In today’s mobile-first, application-rich, always-on world, our approach to infrastructure must be more holistic, and that means a shift to cloud-based architecture. This has long been a dominant theme in NEA’s enterprise portfolio, but over the last year or two we’ve seen the transformation accelerating.
Virtual overlays have rapidly emerged as the favored approach in this nascent market, with some very interesting startup plays and some big moves by incumbents. Despite being tethered to Cisco gear, Cisco’s Application Centric Infrastructure (ACI) stack technology is conceptually similar to virtual network overlays. Interestingly, Cisco now plans to support open source protocols on its switches to make it easier to implement virtual overlays for customers not buying into its ACI stack.
Among startups blazing trails in network OS virtualization, Pluribus Networks stands out for several reasons. Its software-defined fabric allows organizations to converge compute, network, storage and virtualization.
Where earlier solutions relegated the network to a transport layer, Pluribus has built its value proposition around a more strategic, intelligent role for the network. There has been plenty of industry activity validating Pluribus’ open software-defined fabric approach; especially notable is Facebook Wedge.

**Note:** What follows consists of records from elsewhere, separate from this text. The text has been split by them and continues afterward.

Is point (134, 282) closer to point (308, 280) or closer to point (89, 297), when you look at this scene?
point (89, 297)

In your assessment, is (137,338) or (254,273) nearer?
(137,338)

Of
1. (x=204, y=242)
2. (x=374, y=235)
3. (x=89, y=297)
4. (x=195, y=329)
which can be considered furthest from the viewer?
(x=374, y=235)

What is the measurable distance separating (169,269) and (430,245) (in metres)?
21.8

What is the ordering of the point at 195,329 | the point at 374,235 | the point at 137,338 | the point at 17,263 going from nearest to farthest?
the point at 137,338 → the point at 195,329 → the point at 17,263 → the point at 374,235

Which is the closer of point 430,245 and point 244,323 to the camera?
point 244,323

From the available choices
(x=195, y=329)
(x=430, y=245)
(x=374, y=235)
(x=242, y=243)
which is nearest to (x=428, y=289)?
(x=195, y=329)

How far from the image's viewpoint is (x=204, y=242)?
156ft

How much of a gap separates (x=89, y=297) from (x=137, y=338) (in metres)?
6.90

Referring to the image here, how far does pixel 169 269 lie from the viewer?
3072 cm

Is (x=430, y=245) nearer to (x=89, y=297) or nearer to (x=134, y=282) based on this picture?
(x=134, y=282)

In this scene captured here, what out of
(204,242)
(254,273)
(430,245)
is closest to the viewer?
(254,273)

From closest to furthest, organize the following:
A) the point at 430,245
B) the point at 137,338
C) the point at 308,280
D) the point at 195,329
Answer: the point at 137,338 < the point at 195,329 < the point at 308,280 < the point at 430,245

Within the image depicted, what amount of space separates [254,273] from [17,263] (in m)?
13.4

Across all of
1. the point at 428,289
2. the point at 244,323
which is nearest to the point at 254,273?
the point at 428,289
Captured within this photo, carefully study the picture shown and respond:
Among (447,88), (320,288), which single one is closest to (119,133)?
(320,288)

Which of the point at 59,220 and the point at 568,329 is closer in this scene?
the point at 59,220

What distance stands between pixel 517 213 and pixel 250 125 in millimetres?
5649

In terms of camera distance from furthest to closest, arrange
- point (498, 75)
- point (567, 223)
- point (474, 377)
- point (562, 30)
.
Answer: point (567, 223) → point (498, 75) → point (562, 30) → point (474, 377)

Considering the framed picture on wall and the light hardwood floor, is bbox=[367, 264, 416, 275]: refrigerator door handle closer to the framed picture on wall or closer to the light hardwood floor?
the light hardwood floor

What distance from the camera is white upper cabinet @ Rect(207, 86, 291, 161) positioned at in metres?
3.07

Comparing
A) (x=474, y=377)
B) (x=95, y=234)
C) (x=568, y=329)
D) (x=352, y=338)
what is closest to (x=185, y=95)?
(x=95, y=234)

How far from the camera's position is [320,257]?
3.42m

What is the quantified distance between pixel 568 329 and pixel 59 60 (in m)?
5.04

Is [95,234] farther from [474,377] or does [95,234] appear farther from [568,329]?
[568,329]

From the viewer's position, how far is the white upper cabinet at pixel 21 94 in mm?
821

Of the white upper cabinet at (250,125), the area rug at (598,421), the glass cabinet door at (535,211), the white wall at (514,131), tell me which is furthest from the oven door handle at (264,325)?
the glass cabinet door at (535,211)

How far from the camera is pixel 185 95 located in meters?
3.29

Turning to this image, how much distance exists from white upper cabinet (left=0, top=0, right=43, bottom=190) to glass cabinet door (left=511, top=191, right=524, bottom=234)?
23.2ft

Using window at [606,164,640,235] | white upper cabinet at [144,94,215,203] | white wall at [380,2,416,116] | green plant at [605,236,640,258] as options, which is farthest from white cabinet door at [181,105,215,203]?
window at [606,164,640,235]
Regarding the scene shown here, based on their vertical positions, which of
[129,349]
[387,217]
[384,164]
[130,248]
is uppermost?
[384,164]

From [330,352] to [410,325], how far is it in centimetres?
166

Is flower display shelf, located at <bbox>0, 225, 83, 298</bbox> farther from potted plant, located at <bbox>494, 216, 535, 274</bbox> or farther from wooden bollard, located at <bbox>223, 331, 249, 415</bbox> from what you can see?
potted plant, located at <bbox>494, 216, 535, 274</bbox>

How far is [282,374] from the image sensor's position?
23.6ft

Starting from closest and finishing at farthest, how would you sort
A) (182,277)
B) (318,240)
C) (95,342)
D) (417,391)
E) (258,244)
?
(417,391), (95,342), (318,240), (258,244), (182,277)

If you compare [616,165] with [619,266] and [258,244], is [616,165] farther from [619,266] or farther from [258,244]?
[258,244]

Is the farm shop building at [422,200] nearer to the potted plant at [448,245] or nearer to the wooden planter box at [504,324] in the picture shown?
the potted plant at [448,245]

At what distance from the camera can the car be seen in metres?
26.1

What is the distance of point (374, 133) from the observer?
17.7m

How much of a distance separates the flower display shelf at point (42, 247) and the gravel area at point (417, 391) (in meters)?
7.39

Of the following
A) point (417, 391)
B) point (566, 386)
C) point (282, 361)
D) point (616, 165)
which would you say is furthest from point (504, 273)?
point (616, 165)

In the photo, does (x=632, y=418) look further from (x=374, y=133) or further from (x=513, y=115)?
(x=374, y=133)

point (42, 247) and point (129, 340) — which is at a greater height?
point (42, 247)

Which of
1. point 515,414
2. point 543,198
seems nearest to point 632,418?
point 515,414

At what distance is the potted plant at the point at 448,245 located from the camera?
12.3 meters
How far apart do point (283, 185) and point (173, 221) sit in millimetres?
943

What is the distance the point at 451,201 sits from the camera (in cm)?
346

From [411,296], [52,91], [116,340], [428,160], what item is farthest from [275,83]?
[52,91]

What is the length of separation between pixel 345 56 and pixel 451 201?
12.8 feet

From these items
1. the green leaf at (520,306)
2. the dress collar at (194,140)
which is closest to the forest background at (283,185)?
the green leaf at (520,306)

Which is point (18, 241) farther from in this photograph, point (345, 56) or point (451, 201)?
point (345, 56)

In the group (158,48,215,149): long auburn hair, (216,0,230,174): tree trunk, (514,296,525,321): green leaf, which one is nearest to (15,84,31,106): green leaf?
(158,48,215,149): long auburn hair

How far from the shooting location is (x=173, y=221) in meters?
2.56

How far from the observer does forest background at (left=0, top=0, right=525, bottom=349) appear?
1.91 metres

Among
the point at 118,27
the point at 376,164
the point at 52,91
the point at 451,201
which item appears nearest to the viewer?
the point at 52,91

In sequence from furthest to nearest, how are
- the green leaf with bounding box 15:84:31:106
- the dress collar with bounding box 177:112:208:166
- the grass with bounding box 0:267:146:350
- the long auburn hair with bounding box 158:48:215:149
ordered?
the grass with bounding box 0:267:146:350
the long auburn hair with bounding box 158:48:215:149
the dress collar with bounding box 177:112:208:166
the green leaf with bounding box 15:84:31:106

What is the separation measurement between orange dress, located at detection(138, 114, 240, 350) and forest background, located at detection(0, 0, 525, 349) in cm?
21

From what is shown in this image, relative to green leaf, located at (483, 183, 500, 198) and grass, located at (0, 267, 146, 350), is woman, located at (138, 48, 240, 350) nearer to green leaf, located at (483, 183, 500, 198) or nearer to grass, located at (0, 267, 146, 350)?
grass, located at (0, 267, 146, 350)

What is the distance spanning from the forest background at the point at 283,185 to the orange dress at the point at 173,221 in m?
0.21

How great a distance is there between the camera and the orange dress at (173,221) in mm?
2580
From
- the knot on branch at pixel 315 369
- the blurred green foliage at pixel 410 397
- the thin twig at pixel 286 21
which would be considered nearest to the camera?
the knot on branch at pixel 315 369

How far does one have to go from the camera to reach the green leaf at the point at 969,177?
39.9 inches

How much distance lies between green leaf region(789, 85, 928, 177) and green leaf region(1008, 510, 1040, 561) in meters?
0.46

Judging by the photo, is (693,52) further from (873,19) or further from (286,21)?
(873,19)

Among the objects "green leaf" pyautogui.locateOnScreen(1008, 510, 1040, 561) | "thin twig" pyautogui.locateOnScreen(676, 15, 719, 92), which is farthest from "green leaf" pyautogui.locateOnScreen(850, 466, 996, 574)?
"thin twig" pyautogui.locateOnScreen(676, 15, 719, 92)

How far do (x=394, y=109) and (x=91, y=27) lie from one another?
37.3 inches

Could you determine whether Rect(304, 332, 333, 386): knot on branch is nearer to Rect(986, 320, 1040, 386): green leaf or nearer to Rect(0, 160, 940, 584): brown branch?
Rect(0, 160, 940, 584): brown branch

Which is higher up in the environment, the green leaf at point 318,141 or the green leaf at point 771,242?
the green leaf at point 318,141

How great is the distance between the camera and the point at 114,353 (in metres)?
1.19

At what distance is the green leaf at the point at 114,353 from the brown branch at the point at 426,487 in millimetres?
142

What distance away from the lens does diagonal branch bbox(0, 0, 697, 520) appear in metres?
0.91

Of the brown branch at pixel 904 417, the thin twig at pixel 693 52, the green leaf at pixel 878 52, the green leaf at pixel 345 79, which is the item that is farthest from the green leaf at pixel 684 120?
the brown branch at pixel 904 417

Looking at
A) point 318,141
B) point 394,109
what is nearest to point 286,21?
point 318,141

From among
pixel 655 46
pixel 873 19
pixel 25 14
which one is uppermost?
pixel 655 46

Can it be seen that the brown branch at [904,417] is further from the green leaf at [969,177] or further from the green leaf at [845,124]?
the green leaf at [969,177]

With both hardware and software options for deployment, the company has raised nearly $100 million to date from an investor group that includes Valley insiders but also strategic global investors. Other startups have begun to pursue a similar model — Alcatel-Lucent spinout Nuage, which started off in the service provider space, focused on network functions virtualization but is increasingly focused on SDN in enterprise data centers. Similarly, Big Switch Networks shifted from host-based network virtualization to a fabric-based model.
Thinking beyond the data center, a number of startups are addressing the widening gap between the enterprise and its branches — some under the umbrella of SDN solutions (i.e. Nuage’s Virtualized Network Services) and others with a direct focus on virtualizing the WAN environment.
Velocloud is among the latter, building the cloud router to solve the problems that point-to-point WAN optimization no longer addresses, and enabling business-grade performance over a public Internet connection.
It seems a bit ironic that as the app world unbundles and functions decouple, the underlying infrastructure is transforming into a software-defined, single-tier mesh fabric — a hyper-converged infrastructure of compute, network and storage. But in light of the explosive growth in traffic and consumption driven by app proliferation, big data, content streaming and online collaboration, it makes sense that the underlying architecture would become increasingly fluid and dynamic.
The shift has been a long time coming, but the solutions are proving simpler and more elegant than anyone expected. To me, it looks like the unglamorous underbelly of the Internet may be the biggest opportunity yet in the cloud transformation.
Disclosure: NEA is an investor in Pluribus, Springpath, Velocloud.